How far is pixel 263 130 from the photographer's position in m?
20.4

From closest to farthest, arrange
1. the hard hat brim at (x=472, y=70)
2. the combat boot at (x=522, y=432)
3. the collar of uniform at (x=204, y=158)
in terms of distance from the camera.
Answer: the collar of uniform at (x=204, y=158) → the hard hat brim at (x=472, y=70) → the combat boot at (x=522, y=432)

What to produce: Copy the listing word for word, from the line containing "From closest to farthest, arrange" through the line containing "in terms of distance from the camera.", including both of those lines.

Problem solution:
From closest to farthest, arrange
1. the hard hat brim at (x=472, y=70)
2. the combat boot at (x=522, y=432)
3. the collar of uniform at (x=204, y=158)
in terms of distance from the camera.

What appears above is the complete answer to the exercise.